The most important obstacle for machine learning today is not David Hume’s fallacy of induction—the Achilles heel of big data that haunts its every move, the question of how can we reasonably make predictions about what we have not observed based on what we have—but the problem of over fitting, of seeing patterns that aren’t really there, of hallucinating logic where none lies. How very human.
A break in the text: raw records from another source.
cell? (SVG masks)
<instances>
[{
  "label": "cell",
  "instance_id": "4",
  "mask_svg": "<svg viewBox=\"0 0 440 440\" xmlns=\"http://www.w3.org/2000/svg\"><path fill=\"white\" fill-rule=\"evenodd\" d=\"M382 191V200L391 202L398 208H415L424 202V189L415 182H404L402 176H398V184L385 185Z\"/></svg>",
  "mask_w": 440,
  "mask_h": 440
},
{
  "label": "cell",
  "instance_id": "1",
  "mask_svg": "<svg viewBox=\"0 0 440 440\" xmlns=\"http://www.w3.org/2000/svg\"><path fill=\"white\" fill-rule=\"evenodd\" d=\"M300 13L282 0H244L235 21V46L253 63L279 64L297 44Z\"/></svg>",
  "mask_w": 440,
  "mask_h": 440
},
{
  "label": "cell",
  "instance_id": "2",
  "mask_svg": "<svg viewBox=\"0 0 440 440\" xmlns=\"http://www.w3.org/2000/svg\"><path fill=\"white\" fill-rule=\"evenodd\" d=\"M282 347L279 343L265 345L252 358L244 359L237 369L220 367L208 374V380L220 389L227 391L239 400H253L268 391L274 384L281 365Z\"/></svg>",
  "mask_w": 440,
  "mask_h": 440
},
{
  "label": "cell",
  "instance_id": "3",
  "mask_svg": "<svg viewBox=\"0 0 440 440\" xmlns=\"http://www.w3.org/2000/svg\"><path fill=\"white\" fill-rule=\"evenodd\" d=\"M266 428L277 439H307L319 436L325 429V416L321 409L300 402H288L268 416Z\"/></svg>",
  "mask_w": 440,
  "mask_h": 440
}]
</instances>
Denis Diderot already cautioned against the illusory nature of all that was inferred from data analysis in his Encylcopédie: “These methodological divisions aid the memory and seem to control the chaos formed by the objects of nature … But one should not forget that these systems are based on arbitrary human conventions, and do not necessarily accord with the invariable laws of nature.” What if we were to consider artificial intelligence to be the most human product of our imagination, in that it has always been driven by our fear of imagination itself, of the slipperiness of thought and the words we weave with their artful dodging of logic, and of our ability to not only hallucinate but also to doubt, to defer decision, and to err? Our fear of artificial intelligence is only our fear of ourselves. We are all our fears and all their products. We are those badly brought up children.